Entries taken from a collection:
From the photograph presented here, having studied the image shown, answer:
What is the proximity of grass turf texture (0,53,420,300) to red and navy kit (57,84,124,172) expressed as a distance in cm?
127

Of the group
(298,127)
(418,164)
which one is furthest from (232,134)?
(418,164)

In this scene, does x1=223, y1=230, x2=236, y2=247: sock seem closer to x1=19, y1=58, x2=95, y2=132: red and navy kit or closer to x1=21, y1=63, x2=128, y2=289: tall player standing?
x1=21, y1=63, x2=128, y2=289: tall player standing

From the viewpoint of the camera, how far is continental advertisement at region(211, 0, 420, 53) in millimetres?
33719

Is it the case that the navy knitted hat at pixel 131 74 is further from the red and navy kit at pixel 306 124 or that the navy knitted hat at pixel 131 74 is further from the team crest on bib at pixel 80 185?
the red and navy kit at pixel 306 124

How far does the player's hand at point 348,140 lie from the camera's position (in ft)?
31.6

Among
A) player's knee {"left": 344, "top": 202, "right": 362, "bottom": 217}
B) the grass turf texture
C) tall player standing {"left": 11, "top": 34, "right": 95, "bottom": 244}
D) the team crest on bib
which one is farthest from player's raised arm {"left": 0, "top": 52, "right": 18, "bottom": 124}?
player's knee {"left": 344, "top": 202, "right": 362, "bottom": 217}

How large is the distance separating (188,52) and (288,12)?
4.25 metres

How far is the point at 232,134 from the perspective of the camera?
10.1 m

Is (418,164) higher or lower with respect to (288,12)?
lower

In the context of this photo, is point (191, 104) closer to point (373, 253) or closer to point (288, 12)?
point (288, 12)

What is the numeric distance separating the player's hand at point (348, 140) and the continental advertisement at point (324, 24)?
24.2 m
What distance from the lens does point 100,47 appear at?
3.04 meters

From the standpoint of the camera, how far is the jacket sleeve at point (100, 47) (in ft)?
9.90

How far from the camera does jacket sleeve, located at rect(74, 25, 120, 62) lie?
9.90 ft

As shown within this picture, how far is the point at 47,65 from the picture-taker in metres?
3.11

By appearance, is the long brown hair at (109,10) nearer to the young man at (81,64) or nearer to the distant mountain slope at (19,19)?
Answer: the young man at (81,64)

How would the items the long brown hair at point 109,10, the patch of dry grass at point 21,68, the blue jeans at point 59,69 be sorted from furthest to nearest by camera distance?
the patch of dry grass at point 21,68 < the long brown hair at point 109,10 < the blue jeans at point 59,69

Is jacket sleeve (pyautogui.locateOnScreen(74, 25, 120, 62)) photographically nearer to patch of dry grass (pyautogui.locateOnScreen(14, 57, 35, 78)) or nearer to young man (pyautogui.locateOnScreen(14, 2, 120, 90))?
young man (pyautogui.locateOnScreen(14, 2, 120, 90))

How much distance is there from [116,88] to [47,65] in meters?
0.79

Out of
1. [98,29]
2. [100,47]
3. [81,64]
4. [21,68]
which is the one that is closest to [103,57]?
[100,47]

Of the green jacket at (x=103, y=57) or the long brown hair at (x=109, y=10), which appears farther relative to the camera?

**PROBLEM TO WORK ON:**
Quote all of the lines above word for word, from first to last.

**ANSWER TO THIS PROBLEM:**
From the photograph presented here, having studied the image shown, answer:
What is the proximity of grass turf texture (0,53,420,300) to red and navy kit (57,84,124,172) expressed as a distance in cm?
127

Of the group
(298,127)
(418,164)
which one is furthest from (232,134)?
(418,164)

In this scene, does x1=223, y1=230, x2=236, y2=247: sock seem closer to x1=19, y1=58, x2=95, y2=132: red and navy kit or closer to x1=21, y1=63, x2=128, y2=289: tall player standing?
x1=21, y1=63, x2=128, y2=289: tall player standing

From the viewpoint of the camera, how far is continental advertisement at region(211, 0, 420, 53) in millimetres?
33719

Is it the case that the navy knitted hat at pixel 131 74 is further from the red and navy kit at pixel 306 124 or that the navy knitted hat at pixel 131 74 is further from the team crest on bib at pixel 80 185?
the red and navy kit at pixel 306 124

How far does the player's hand at point 348,140 lie from the camera's position (in ft)?
31.6

Among
A) player's knee {"left": 344, "top": 202, "right": 362, "bottom": 217}
B) the grass turf texture
C) tall player standing {"left": 11, "top": 34, "right": 95, "bottom": 244}
D) the team crest on bib
which one is farthest from player's raised arm {"left": 0, "top": 52, "right": 18, "bottom": 124}?
player's knee {"left": 344, "top": 202, "right": 362, "bottom": 217}

How large is the distance separating (188,52) and (288,12)?
4.25 metres

How far is the point at 232,134 from the perspective of the camera?
10.1 m

Is (418,164) higher or lower with respect to (288,12)?
lower

In the context of this photo, is point (191, 104) closer to point (373, 253) or closer to point (288, 12)?
point (288, 12)

What is the numeric distance separating the player's hand at point (348, 140) and the continental advertisement at point (324, 24)?
24.2 m
What distance from the lens does point 100,47 appear at?
3.04 meters

From the standpoint of the camera, how far is the jacket sleeve at point (100, 47) (in ft)?
9.90

How far from the camera does jacket sleeve, located at rect(74, 25, 120, 62) lie?
9.90 ft

As shown within this picture, how far is the point at 47,65 from the picture-taker in metres?
3.11

By appearance, is the long brown hair at (109,10) nearer to the young man at (81,64) or nearer to the distant mountain slope at (19,19)?
Answer: the young man at (81,64)

How would the items the long brown hair at point 109,10, the patch of dry grass at point 21,68, the blue jeans at point 59,69 be sorted from furthest to nearest by camera distance?
the patch of dry grass at point 21,68 < the long brown hair at point 109,10 < the blue jeans at point 59,69

Is jacket sleeve (pyautogui.locateOnScreen(74, 25, 120, 62)) photographically nearer to patch of dry grass (pyautogui.locateOnScreen(14, 57, 35, 78)) or nearer to young man (pyautogui.locateOnScreen(14, 2, 120, 90))?
young man (pyautogui.locateOnScreen(14, 2, 120, 90))

How much distance is there from [116,88] to [47,65] in meters?
0.79

Out of
1. [98,29]
2. [100,47]
3. [81,64]
4. [21,68]
which is the one that is closest to [103,57]?
[100,47]

Of the green jacket at (x=103, y=57) or the long brown hair at (x=109, y=10), which appears farther relative to the camera?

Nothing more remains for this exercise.